Groupon (NASDAQ:GRPN), the one-time daily-deals company, now wants to take on Amazon (NASDAQ:AMZN), Costco (NASDAQ:COST) and Sam's Club (NYSE:WMT) all at the same time, the Wall Street Journal reported on Tuesday (Aug. 27).
Groupon CEO Eric Lefkofsky said his company is planning a network of North American warehouses, beginning with one in Kentucky and adding two more over time. The distribution centers would serve Groupon's Goods business, which has nearly tripled its revenue in the past year. Groupon Goods sold $186 million in merchandise in the most recent quarter. But because much of the merchandise is shipped through third-party companies, items can take up to seven days to arrive in some cases, Lefkofsky said, adding that bringing shipping in-house would also improve profit margins.
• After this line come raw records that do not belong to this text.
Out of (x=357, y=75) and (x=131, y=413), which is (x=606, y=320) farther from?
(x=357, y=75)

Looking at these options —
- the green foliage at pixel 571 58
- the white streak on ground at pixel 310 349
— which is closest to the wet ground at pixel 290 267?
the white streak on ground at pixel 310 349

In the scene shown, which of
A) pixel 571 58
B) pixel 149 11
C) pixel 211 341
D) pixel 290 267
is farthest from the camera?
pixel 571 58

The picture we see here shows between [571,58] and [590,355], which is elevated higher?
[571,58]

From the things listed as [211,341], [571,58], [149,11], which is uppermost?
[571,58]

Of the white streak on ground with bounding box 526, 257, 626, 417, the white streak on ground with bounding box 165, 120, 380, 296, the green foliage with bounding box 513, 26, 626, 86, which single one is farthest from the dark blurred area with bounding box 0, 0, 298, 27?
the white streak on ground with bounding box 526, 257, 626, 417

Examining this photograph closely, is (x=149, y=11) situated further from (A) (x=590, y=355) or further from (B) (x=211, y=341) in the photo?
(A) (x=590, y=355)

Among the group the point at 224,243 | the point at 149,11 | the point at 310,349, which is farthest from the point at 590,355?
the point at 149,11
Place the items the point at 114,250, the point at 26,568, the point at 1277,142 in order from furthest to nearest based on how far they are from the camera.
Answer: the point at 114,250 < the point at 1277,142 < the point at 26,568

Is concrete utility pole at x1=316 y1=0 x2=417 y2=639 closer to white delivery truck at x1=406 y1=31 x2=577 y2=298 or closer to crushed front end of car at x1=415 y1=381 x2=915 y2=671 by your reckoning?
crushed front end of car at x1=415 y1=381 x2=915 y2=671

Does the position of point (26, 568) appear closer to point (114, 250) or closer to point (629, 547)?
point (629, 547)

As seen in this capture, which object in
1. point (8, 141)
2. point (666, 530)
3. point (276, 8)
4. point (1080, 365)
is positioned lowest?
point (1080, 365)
He also compared Groupon's plan for a low-price, limited-selection service with Costco and Walmart's Sam's Club membership chain. Unlike those chains, Groupon offers a revolving selection of merchandise, and the Goods business it started in 2011 now makes up almost 40 percent of its sales.
But as VentureBeat points out, competing with both brick-and-mortar retailers and Amazon isn't just a matter of opening a warehouse or three (Amazon has 89) and hoping to cut delivery time to less than a week. With eBay, Walmart, Amazon and others aiming for same-day delivery in a low-margin business, Groupon will need to offer comparable service, especially as goods makes up a bigger piece of the business.
Still, Groupon may not have many other good choices. The daily-deals business proved to be a fad, and competitors that didn't diversify saw business plummet. For example, daily deals competitor Living Social lost $650 million in 2012, and investors had to pump in more than $100 million just to keep it afloat.